Various nutritional strategies, including glutamine, antioxidants, and carbohydrates, have been investigated as possible countermeasures for the immunosuppression of neutrophils during periods of stressful exercise training and competition (11). However, data are often contradictory, and firm conclusions cannot be made as to whether any of these strategies is an effective countermeasure for exercise-induced immunosuppression of neutrophil function. On the contrary, there is very little evidence on nutritional interventions in conjunction with moderate exercise as an additional stimulus to further enhance the activity of neutrophils.
β-glucans, polysaccharides derived from the cell wall of yeast, fungi, algae, and oats, have been documented to enhance the activities of both the nonspecific and the specific immune system. However, they have received little attention in the field of exercise immunology. β-glucan exerts its effects through direct stimulation of macrophage, neutrophil, and NK cells (4,26). Activation of these cells by β-glucan has been shown to protect the organism from various viral (5,6), bacterial (9), and fungal (1) challenges. Recent data from our laboratory have indicated a beneficial effect of oat β-glucan consumption on susceptibility to infection in mice exercised to fatigue. This effect was associated with attenuation of the decrease in intrinsic macrophage antiviral resistance; however, it is likely that other immune cells also play a role.

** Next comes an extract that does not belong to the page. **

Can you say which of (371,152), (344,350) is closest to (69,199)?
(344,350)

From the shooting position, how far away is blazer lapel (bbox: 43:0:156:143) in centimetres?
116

The purpose of this study was to determine the effect of the soluble oat fiber β-glucan on peritoneal neutrophil respiratory burst activity after repeated days of moderate and fatiguing exercise. The moderate exercise protocol consisted of six consecutive days of treadmill running (1 h·d−1) designed to mimic a period of moderate exercise training. The fatiguing exercise protocol consisted of three consecutive days of prolonged treadmill running to fatigue (approximately 2.5 h). A β-glucan enriched oat bran concentrate was used because of its solubility, natural occurrence in the diet, "generally recognized as safe" designation by the FDA, and documented health benefits in various pathological conditions, including diabetes and cardiovascular disease (14,30).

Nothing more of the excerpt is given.